Leading Economic Indicators (LEI) for March will close out this week’s economic releases at 10:00 AM ET Thursday. This Conference Board index attempts to predict economic activity over the next three to six months. It is considered to be only a moderately important report, so at best we can expect to see a slight movement in rates as a result of this data. The report is expected to show a 0.3% rise from February's reading, indicating modest economic growth over the next several months. Favorable news for mortgage rates would be a weaker reading.
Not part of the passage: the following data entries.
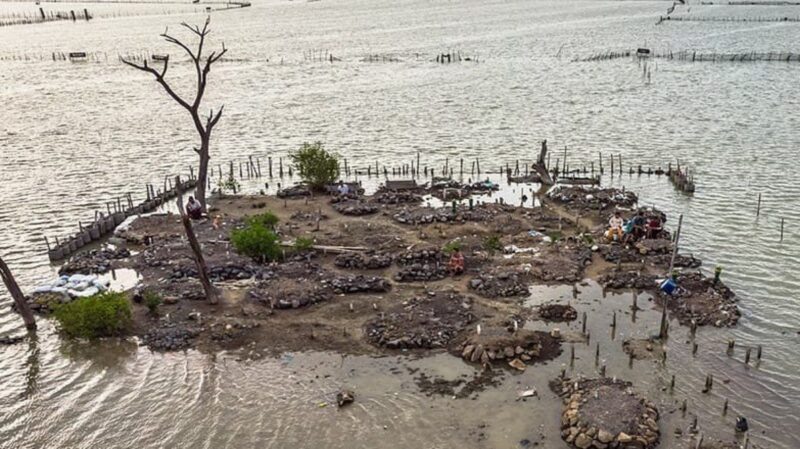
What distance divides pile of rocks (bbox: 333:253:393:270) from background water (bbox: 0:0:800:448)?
5.46 m

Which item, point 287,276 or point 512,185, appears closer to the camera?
point 287,276

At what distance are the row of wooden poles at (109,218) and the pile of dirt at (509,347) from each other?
37.0 feet

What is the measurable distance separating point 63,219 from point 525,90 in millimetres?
40788

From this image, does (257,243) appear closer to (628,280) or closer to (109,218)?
(109,218)

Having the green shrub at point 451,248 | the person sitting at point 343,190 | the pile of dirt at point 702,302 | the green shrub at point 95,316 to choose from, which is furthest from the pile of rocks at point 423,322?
the person sitting at point 343,190

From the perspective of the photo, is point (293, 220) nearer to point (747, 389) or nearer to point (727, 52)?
point (747, 389)

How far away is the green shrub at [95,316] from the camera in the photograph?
60.6 ft

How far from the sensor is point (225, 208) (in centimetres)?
2941

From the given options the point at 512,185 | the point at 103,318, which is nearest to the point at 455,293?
the point at 103,318

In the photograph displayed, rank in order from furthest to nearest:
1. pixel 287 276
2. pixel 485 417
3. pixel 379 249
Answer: pixel 379 249 < pixel 287 276 < pixel 485 417

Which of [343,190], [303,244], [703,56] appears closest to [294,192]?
[343,190]

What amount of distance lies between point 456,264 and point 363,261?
3279mm

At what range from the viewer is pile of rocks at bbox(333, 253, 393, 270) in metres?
22.5

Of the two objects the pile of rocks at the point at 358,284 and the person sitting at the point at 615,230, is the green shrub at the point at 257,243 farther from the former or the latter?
the person sitting at the point at 615,230
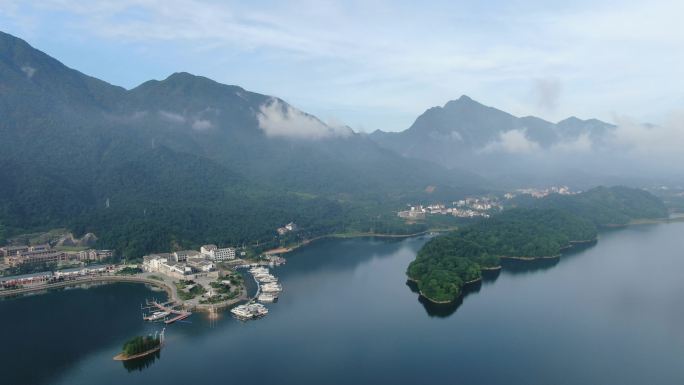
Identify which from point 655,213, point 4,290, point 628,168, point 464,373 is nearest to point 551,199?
point 655,213

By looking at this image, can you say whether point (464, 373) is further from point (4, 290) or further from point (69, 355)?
point (4, 290)

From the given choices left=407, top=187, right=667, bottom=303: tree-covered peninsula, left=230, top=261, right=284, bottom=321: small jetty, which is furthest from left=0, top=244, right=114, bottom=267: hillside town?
left=407, top=187, right=667, bottom=303: tree-covered peninsula

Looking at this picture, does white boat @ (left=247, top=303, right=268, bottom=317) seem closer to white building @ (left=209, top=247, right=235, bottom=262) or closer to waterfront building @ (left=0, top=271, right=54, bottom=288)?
white building @ (left=209, top=247, right=235, bottom=262)

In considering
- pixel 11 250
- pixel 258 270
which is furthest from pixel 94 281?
pixel 258 270

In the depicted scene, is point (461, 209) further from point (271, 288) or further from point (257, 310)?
point (257, 310)

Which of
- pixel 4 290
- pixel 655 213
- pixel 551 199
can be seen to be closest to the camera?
pixel 4 290

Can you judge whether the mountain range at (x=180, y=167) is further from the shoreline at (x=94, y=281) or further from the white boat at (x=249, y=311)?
the white boat at (x=249, y=311)
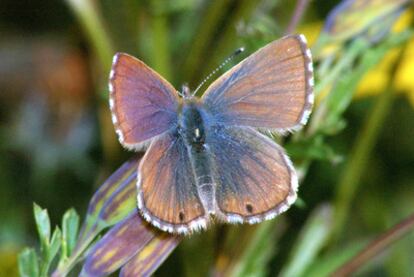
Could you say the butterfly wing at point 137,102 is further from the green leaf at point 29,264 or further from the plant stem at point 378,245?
the plant stem at point 378,245

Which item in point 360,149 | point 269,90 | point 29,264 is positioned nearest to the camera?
point 29,264

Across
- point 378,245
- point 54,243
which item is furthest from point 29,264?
point 378,245

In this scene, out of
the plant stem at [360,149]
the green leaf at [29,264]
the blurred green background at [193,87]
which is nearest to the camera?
the green leaf at [29,264]

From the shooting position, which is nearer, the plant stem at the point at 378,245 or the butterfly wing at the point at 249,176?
the butterfly wing at the point at 249,176

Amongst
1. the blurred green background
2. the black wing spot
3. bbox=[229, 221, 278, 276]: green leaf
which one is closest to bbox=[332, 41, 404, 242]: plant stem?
the blurred green background

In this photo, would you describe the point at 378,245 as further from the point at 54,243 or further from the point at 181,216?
the point at 54,243

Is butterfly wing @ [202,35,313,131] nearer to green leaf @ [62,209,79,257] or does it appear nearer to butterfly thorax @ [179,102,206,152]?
butterfly thorax @ [179,102,206,152]

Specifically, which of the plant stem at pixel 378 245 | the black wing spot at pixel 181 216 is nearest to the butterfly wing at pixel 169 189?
the black wing spot at pixel 181 216

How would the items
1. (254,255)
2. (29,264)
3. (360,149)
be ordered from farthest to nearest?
(360,149) < (254,255) < (29,264)

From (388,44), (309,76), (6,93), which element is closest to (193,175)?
(309,76)

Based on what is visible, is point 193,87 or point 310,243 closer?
point 310,243
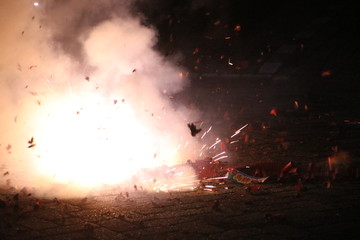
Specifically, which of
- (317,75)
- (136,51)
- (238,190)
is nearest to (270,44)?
(317,75)

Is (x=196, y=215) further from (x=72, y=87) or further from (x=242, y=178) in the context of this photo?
(x=72, y=87)

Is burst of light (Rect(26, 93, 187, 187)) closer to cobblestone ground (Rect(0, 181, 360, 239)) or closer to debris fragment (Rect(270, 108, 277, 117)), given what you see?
cobblestone ground (Rect(0, 181, 360, 239))

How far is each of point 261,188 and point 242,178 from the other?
34 cm

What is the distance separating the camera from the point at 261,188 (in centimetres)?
495

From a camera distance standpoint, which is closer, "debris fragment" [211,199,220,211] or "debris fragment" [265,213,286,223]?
"debris fragment" [265,213,286,223]

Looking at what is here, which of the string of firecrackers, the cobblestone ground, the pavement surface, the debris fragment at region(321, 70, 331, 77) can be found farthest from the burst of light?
the debris fragment at region(321, 70, 331, 77)

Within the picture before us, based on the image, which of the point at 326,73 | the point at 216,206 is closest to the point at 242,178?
the point at 216,206

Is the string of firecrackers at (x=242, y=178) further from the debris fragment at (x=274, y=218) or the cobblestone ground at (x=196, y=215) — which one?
the debris fragment at (x=274, y=218)

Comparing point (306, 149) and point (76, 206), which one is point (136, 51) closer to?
point (306, 149)

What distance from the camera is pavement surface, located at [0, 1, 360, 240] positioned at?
3.70 metres

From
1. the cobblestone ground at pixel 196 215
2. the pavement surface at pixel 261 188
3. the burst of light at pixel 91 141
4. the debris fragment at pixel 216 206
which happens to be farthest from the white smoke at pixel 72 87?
the debris fragment at pixel 216 206

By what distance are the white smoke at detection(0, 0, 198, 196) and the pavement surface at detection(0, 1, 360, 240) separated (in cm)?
123

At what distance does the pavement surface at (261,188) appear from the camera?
12.1ft

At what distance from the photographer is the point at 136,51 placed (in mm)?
7695
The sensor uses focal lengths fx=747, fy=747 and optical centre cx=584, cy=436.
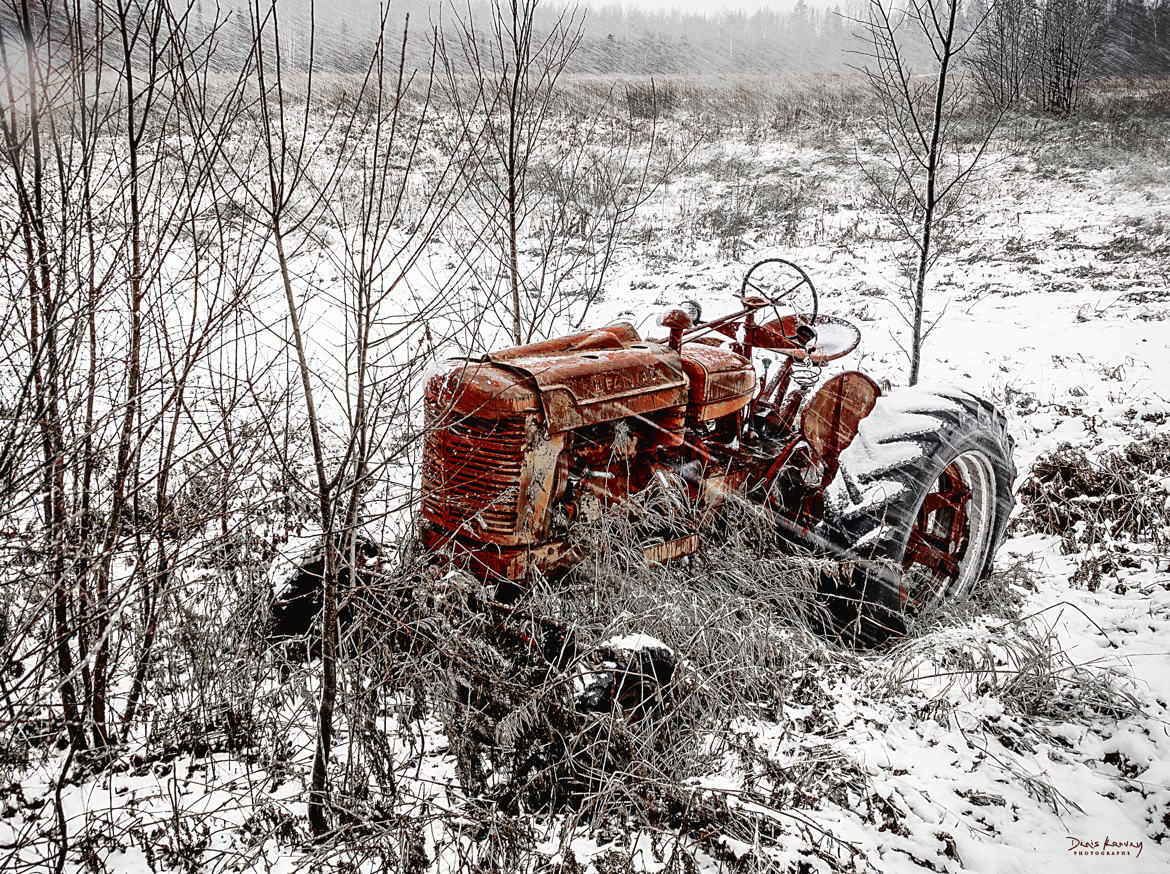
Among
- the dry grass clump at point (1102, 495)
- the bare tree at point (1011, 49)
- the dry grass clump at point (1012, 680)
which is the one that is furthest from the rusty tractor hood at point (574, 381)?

Also worth noting is a week of International Monetary Fund (IMF) meetings and discussions that have the potential to affect the global markets. Our Fed Chairman Powell is set to speak at 1:00 PM Thursday. He also is doing the opening remarks of a different convention at 11:00 AM ET, but the afternoon speech is likely to draw much more attention from market participants. The IMF conference is a wild card of sorts as something unexpected can be said or announced at any time, causing volatility in the markets. There is no way to predict what will happen or if this will be a positive or negative event for rates.


Overall, there is little to be concerned about in this week’s economic data. None of what is being released is considered to be a key report or expected to cause heavy selling or buying in the markets. The most important day for rates could be Wednesday or possibly Thursday if Fed Chair Powell says something unexpected and influential. The calmest day could be Friday unless something surprising transpires. We need to keep in mind that corporate earnings season is picking up momentum this week also. Generally speaking, good news for stocks is bad news for bonds and mortgage rates.